Return your peppers to the outdoors once springtime temperatures return to 55℉ or higher on a consistent basis (source).
You can increase your chances of overwintering success by looking for pepper varieties that can tolerate cooler temperatures. Some nurseries and seed catalogs offer pepper varieties that are cold-hardy, widely adapted, or early to mature. These make great options for gardeners in northern regions with shorter growing seasons.
Most cold-hardy peppers are sweet or mild. You may also have better luck with varieties that produce small fruits, which generally tend to be more tolerant of both cold and heat.
Cold-tolerant varieties include the following:
- Obriy, a relatively new sweet pepper cultivar. Obriy is tolerant of both cold and heat and sets fruit in about 80 days.
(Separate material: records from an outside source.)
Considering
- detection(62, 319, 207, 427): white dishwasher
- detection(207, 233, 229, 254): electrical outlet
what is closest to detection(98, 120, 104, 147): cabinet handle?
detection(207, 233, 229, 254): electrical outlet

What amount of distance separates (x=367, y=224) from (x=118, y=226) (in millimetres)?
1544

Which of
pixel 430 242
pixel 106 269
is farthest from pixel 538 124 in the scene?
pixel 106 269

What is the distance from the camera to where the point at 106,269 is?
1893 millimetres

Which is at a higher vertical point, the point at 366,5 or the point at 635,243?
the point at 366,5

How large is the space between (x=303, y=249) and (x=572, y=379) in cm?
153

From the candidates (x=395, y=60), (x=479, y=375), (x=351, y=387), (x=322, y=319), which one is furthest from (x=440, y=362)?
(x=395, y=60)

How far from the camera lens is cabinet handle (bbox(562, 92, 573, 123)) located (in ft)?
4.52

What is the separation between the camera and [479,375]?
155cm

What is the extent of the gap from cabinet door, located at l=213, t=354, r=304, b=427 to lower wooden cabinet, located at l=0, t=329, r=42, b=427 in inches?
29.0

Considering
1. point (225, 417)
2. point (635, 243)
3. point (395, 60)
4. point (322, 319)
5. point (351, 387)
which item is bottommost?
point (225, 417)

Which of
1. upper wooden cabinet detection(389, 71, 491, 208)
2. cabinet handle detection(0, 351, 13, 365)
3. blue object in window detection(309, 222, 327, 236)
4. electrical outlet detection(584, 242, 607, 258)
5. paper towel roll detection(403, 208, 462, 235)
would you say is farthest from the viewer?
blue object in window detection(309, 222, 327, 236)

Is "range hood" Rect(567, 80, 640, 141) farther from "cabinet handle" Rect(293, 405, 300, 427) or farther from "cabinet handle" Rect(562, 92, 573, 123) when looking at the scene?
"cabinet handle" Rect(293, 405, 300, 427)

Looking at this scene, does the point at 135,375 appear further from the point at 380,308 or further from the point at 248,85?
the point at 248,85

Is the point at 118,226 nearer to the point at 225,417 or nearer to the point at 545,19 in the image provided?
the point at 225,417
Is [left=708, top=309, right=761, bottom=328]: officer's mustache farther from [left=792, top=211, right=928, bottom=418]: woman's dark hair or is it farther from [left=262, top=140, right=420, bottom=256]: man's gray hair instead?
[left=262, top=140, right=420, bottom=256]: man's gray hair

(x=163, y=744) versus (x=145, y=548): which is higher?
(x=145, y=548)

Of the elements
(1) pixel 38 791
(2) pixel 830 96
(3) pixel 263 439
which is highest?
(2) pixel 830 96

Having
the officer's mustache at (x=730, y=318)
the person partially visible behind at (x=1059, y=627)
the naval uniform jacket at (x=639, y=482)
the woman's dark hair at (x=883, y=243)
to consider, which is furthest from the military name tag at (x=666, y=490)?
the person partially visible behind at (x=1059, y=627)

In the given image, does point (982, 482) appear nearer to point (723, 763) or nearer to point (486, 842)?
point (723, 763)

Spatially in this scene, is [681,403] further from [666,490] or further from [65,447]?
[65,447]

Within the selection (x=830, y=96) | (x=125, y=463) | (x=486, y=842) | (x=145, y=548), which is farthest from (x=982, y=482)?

- Ratund, another sweet pepper. It produces small red fruits in about 90 days.
- Ace, an excellent choice for short growing seasons. Ace sets fruit in only 50-70 days.
- Highlander, a hot Anaheim pepper that matures in 65 days.
- Carmen, a sweet Italian cultivar that produces fruit in 60-80 days.
- Doorknob, a very sweet heirloom pepper. Doorknob matures in about 85 days.
- King of the North, a very productive sweet pepper that matures in 70-75 days.
Pepper plants can be grown successfully as annuals in all regions of the United States, but overwintering can allow you to maintain your peppers as perennials. With some sheltered space, a grow light, and some care, you can enjoy your favorite peppers for years to come!